All of these direct access standards define a connection-oriented transport mechanism that has three fundamental operations: send, RDMA write, and RDMA read. Each end of a connection has a request queue where commands containing the operation directives, arguments, and buffers are queued. Each request queue has three internal queues in the memory space of the application or kernel that is referencing the HCA, as shown in Figure 3. The send queue is where commands containing the desired DAT operations and any buffers they reference are queued.

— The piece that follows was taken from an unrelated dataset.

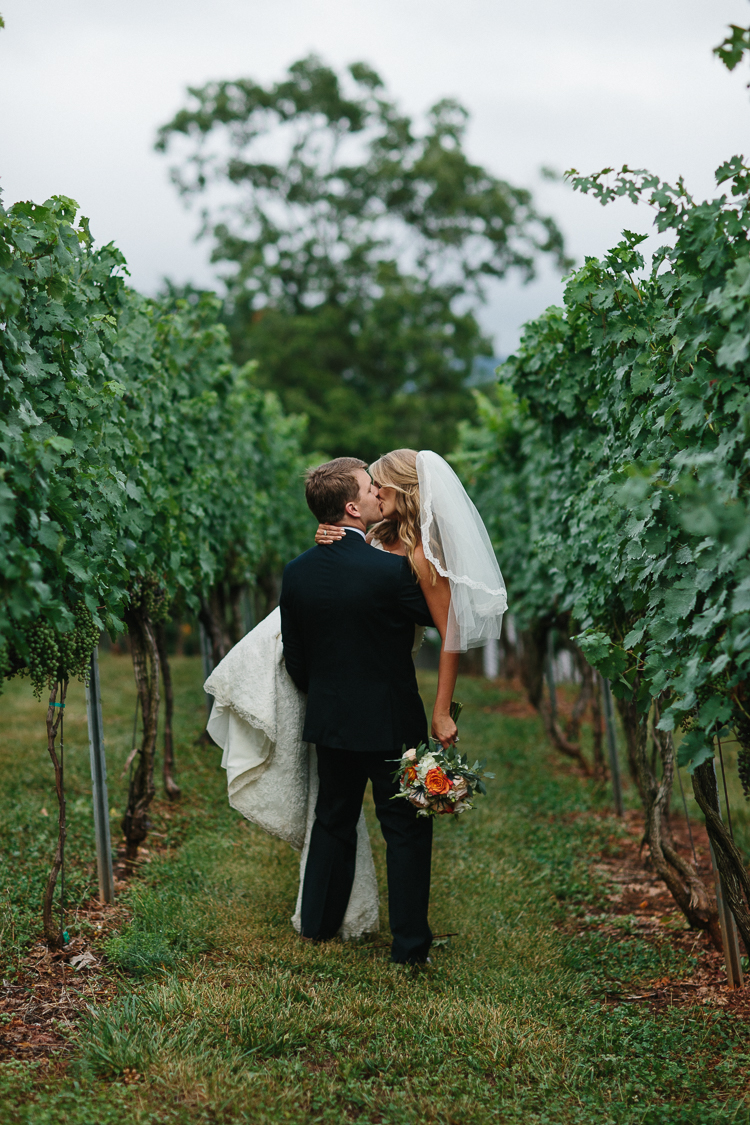 An Intimate Kiss Shared by the Bride and Groom in the Wolf Mountain Vinyard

Once a new command is queued, the hardware is informed, usually by a store to a memory-mapped register on the HCA. The HCA signals the completion of an operation by enqueuing a status indication on the event queue. Notification of completions may be batched to reduce interrupts.

Figure 3

Send operations transfer the contents of a buffer associated with the command on the initiating node to the target node. The receiving node places the data in the next available buffer on the receive queue. The target node must enqueue new buffers on the receive queue before another node can issue a send operation to it. This is similar to typical packet sending and reception, except that the buffer size is not constrained by any underlying packet size in the physical medium. The initiator and target must agree on a maximum size, however, and the sender must take care not to initiate more send operations than the target can receive.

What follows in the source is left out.